PS: In 2005, real estate market values were about 23% above my trend line. But, as I noted above, real estate values were probably inflated by about 40% because of accumulated excess rent inflation and expected future rent inflation. Imagine if we had let real estate values moderate by accommodating supply instead of undermining demand. Previous periods of moderation in real estate market values coincided with moderation in rent inflation. Rent had only begun to moderate back down to levels similar to core inflation at the peak of the boom in 2004 and 2005. Could it be the case that price/rent ratios were about to begin falling by 30% as rent inflation expectations fell, and what we needed was monetary accommodation to (1) encourage continued supply of new homes and (2) provide nominal cover for the real drop in home values that that supply would produce?
Which path had more downside? The one we took, where short termism was punished in our quixotic quest to make finance behave?
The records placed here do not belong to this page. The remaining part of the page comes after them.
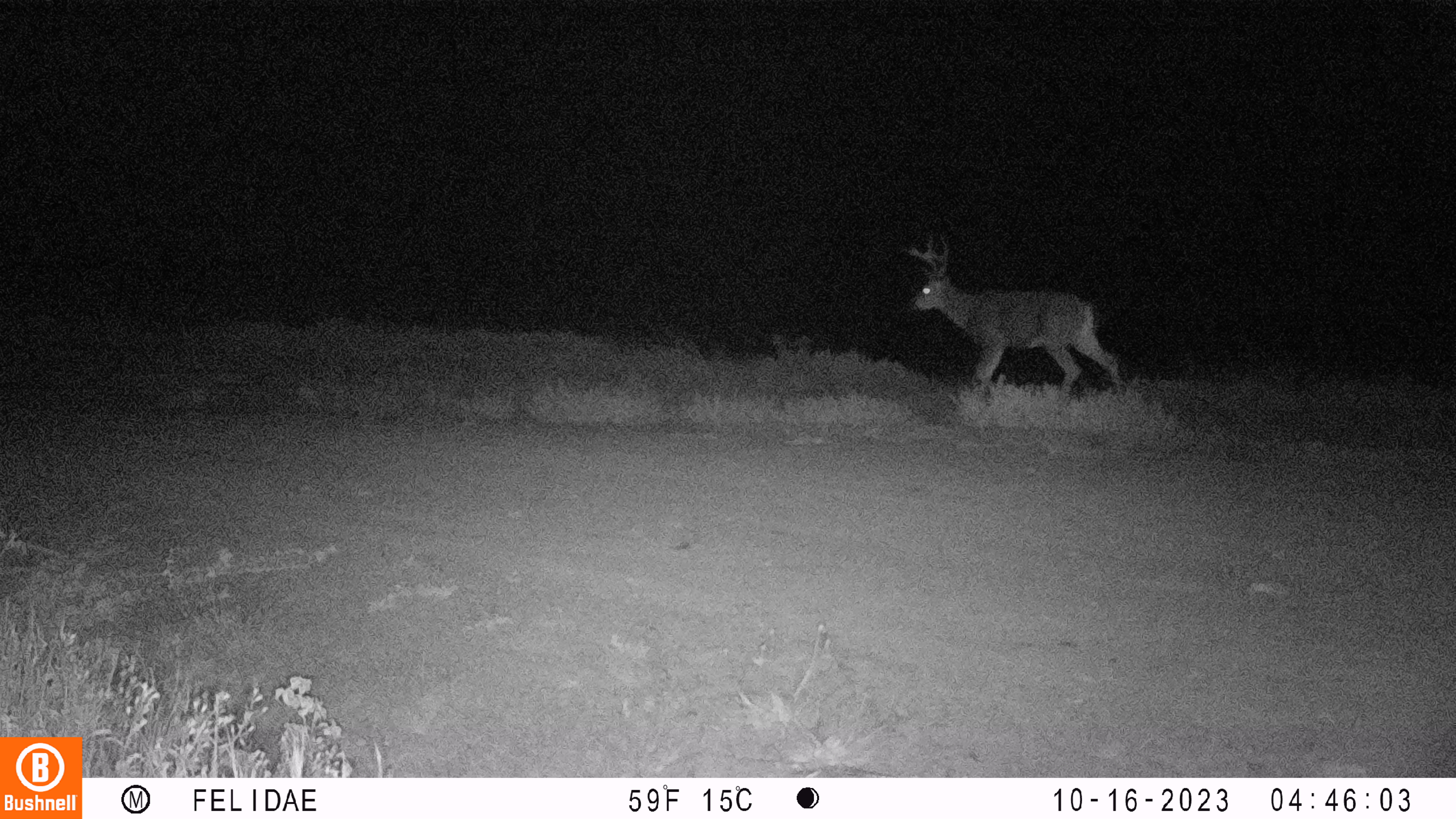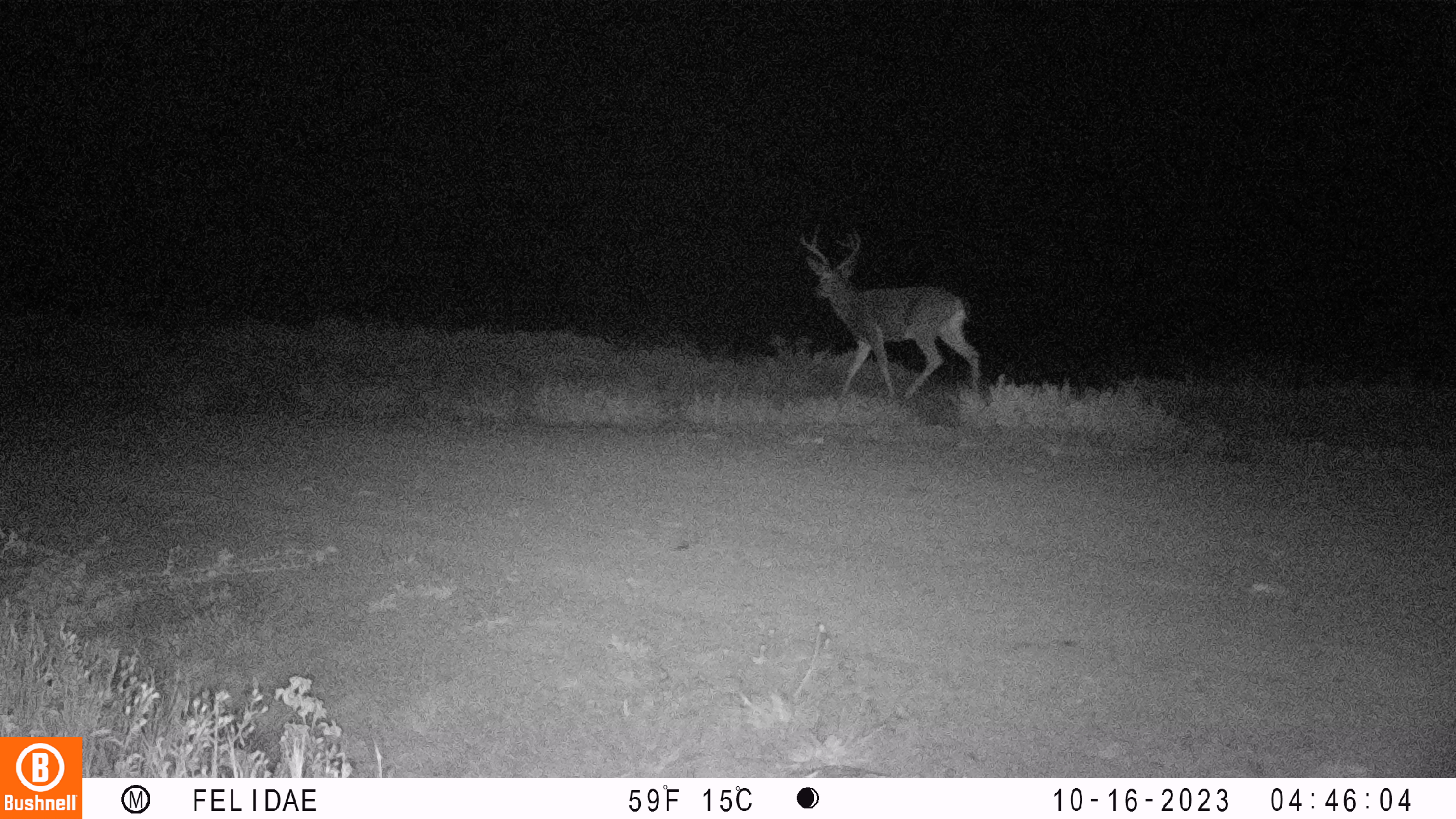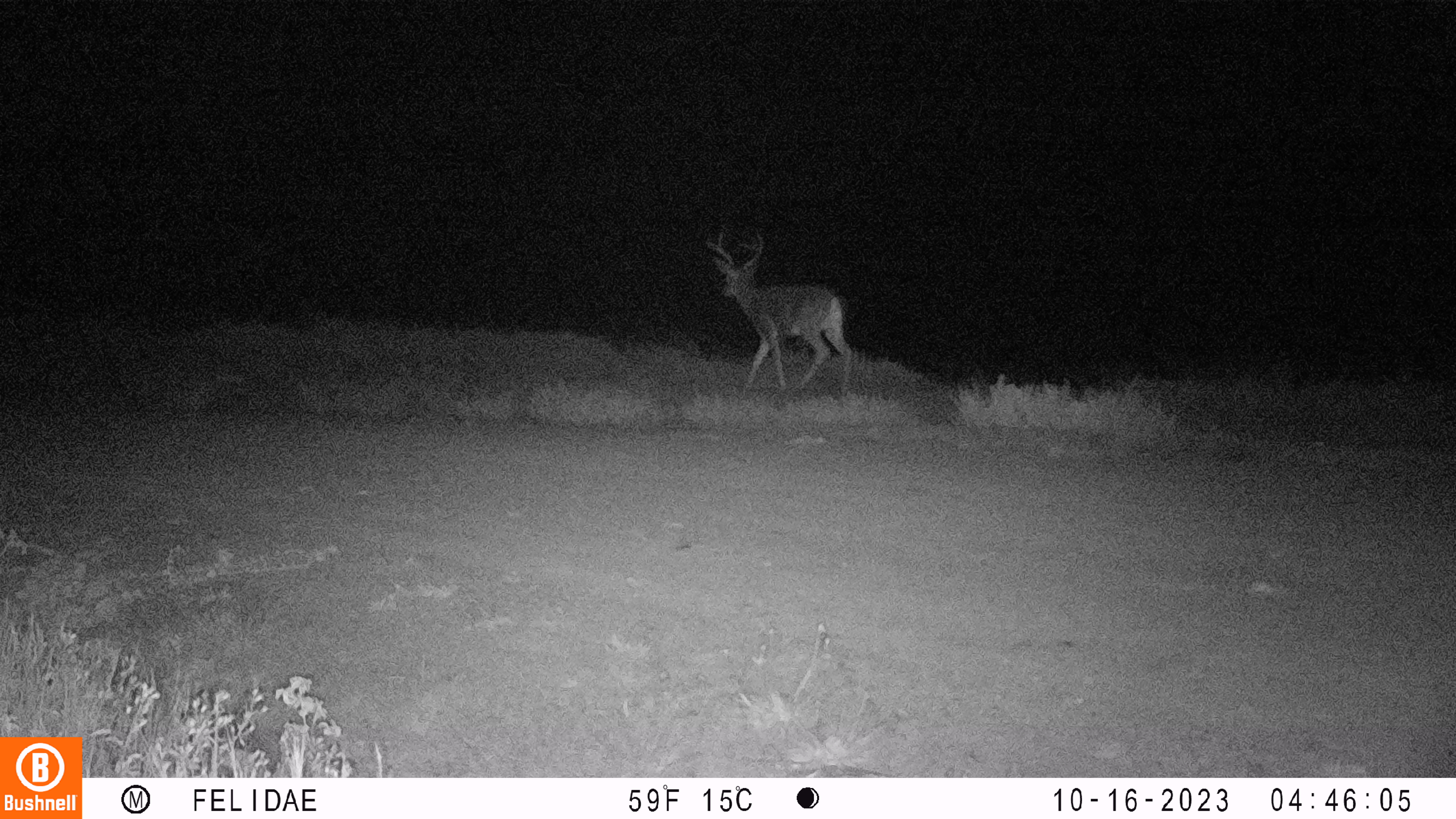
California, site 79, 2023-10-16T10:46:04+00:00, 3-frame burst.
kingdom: Animalia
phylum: Chordata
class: Mammalia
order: Artiodactyla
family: Cervidae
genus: Odocoileus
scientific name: Odocoileus hemionus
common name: mule deer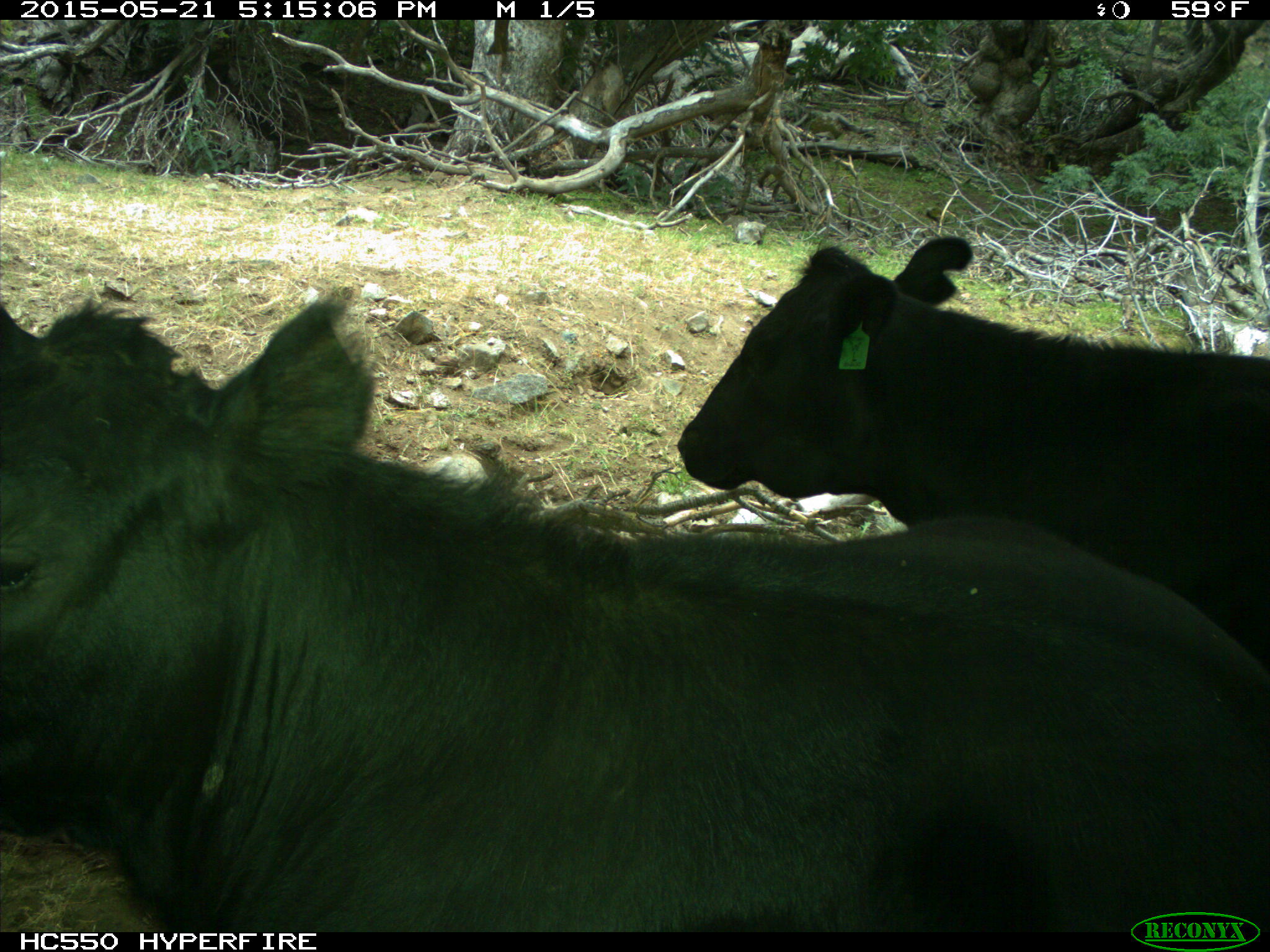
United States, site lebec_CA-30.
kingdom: Animalia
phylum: Chordata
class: Mammalia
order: Artiodactyla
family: Bovidae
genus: Bos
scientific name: Bos taurus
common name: domestic cow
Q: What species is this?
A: Bos taurus (domestic cow).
Or the one we might have taken where we might have built a bunch of houses and struggled our way through a few years of 4% inflation?
I suspect that anyone reading this who believes we had a bubble fueled by short-termism will consider the idea that we should have built more houses to be farcical. I have already pointed out that rent inflation is an odd thing to see if you have an oversupply of homes. It should also be noted that homeowner vacancies were low until after we stopped building homes, housing inventory was low until after we stopped building homes. Rent, which had moderated in 2004 and 2005, shot up again after we stopped building homes. There is a lot of strange stuff to explain if this was an oversupply created by short-term speculation.